- Supreme Court of the United States

Argued March 20, 2013 Decided May 13, 2013
- Full case name: Dan's City Used Cars, Inc. DBA Dan's City Auto Body v. Pelkey
- Docket no.: 12-52
- Citations: 569 U.S. 251 (more) 133 S. Ct. 1769; 185 L. Ed. 2d 909
- Argument: Oral argument

Holding
- Pelkey's claims against the tow company's impoundment and auction of his car do not relate to the transportation of property, and are not preempted by federal law.

Court membership
- Chief Justice John Roberts Associate Justices Antonin Scalia · Anthony Kennedy Clarence Thomas · Ruth Bader Ginsburg Stephen Breyer · Samuel Alito Sonia Sotomayor · Elena Kagan

Case opinion
- Majority: Ginsburg, joined by unanimous

Laws applied
- 49 U.S.C. § 14501(c)(1)

= Dan's City Used Cars, Inc. v. Pelkey =

Dan's City Used Cars, Inc. v. Pelkey, 569 U.S. 251 (2013), was a United States Supreme Court case in which the Court held that federal laws deregulating the transportation industry do not invalidate corresponding state provisions that regulate the seizure, storage, and sale of cars by towing companies. Robert Pelkey sued Dan's City Used Cars under New Hampshire law for unlawfully selling his vehicle.

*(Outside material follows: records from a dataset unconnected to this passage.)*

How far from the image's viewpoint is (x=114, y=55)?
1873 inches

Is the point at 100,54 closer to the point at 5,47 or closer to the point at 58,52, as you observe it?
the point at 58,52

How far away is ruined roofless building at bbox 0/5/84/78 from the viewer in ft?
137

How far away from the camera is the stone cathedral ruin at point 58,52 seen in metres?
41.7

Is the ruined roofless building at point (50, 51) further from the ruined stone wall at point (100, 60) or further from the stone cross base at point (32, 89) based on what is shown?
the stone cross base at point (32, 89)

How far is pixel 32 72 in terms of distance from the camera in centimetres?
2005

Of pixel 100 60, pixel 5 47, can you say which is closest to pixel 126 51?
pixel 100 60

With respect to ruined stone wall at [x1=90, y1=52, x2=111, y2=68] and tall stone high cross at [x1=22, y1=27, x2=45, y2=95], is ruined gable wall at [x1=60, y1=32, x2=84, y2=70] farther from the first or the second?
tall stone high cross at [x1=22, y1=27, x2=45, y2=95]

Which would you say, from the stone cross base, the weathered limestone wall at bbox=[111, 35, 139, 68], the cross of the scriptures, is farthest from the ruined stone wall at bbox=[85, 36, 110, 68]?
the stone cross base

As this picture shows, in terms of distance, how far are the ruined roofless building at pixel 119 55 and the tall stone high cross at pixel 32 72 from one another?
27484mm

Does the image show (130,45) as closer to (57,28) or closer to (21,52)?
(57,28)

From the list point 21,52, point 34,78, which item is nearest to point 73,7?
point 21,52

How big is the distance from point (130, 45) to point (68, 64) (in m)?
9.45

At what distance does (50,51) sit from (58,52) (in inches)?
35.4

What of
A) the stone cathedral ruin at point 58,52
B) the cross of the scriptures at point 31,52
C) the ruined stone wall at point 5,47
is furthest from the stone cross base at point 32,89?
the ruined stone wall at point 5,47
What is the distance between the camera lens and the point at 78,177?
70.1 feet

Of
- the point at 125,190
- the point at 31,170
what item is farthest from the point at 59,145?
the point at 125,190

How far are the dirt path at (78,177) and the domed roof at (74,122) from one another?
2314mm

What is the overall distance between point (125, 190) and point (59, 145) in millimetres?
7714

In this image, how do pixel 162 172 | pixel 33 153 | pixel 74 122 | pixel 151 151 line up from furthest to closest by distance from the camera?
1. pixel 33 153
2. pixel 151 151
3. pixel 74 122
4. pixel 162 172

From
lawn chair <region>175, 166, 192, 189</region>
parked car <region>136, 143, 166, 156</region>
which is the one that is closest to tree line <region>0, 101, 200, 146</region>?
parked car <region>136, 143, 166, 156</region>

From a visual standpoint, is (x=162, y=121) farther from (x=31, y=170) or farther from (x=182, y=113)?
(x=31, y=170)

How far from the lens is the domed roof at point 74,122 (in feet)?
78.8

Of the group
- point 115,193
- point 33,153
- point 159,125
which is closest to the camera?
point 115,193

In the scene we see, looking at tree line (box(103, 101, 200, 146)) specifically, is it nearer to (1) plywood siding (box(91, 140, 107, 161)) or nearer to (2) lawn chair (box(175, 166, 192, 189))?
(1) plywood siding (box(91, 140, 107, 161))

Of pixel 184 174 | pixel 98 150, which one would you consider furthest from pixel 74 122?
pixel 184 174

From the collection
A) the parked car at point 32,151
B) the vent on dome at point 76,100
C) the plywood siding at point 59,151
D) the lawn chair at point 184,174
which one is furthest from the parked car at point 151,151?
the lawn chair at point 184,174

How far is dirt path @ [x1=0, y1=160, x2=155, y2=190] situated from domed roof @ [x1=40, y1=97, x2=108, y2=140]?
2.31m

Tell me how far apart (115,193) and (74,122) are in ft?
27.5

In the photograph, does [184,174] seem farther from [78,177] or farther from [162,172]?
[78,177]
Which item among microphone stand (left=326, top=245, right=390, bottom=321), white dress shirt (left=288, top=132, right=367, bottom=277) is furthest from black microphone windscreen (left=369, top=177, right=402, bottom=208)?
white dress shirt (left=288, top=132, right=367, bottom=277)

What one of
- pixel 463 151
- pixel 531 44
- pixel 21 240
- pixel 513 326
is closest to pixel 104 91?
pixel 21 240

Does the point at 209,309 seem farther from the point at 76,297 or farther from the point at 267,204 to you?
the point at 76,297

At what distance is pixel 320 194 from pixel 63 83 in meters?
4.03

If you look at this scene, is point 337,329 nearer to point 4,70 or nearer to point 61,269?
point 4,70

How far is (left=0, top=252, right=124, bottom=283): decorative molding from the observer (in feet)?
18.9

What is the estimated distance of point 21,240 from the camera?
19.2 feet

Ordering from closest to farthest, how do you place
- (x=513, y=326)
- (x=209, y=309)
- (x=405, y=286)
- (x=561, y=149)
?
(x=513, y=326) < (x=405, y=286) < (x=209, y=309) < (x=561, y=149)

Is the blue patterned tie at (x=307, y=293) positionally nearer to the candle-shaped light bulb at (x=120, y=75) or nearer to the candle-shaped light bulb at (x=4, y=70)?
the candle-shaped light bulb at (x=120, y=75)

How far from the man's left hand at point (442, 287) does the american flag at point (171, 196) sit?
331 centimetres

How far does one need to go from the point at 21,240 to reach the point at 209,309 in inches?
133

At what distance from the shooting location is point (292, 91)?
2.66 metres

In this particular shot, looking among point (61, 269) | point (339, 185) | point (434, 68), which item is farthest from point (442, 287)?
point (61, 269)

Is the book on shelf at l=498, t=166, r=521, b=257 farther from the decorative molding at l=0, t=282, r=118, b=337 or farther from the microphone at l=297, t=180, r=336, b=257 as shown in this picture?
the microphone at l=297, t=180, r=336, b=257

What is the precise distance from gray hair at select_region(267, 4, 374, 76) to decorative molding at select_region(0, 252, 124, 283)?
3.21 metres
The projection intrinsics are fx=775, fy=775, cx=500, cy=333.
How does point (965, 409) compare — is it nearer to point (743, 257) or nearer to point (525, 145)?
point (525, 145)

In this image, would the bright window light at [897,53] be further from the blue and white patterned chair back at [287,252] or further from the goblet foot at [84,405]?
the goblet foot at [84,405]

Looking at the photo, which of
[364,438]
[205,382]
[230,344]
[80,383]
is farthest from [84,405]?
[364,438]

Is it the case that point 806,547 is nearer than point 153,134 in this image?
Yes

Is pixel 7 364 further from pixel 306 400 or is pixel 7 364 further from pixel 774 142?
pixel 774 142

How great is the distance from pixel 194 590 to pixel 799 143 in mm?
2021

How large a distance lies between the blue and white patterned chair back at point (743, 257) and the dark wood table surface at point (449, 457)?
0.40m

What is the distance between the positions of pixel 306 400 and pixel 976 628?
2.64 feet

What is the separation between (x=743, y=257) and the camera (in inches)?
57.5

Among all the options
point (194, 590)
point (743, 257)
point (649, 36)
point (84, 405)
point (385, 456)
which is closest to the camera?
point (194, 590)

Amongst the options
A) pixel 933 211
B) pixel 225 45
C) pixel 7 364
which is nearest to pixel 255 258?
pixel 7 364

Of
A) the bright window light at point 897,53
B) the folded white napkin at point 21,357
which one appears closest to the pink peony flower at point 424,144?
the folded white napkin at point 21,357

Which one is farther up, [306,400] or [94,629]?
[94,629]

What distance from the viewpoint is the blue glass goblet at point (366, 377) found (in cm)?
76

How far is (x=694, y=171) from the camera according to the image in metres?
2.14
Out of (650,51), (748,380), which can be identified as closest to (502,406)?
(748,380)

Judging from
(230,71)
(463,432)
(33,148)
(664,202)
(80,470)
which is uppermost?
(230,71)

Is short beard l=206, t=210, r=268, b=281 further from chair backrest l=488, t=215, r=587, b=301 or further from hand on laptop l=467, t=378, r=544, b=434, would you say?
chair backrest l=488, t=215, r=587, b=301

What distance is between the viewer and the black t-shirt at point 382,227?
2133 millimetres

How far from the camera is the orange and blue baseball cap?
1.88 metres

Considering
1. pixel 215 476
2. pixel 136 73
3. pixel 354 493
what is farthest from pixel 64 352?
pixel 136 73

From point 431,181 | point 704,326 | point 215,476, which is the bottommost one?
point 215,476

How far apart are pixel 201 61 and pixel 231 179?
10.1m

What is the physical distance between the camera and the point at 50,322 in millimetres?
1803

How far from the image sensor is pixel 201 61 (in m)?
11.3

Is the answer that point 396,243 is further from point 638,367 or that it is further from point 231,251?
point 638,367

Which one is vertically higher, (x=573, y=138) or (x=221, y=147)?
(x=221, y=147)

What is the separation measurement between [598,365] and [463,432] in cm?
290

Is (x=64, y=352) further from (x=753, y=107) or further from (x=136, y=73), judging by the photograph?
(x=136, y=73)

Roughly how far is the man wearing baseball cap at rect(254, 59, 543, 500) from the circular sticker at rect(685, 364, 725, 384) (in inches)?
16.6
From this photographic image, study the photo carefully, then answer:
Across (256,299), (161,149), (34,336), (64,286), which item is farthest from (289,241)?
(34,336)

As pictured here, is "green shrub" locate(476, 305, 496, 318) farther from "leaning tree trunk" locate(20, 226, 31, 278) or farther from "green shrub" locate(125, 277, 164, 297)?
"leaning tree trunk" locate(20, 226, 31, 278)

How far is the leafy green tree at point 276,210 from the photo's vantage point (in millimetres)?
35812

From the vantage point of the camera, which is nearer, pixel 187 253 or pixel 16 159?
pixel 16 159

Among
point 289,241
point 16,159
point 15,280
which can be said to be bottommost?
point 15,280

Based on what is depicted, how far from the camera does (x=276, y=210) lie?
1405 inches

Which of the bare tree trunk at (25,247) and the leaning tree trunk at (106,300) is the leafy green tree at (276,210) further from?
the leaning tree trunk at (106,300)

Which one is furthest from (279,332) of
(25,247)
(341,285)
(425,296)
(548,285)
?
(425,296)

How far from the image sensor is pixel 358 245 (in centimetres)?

A lower court raised doubts as to whether the New Hampshire statute was valid at all, as Dan's City argued it was pre-empted by federal deregulation law, specifically, the Federal Aviation Administration Authorization Act, and the case eventually arrived before the Supreme Court. Agreeing with Pelkey, the justices named several conditions necessary for federal law to override state transportation regulations and narrowed the range of state transport laws subject to pre-emption.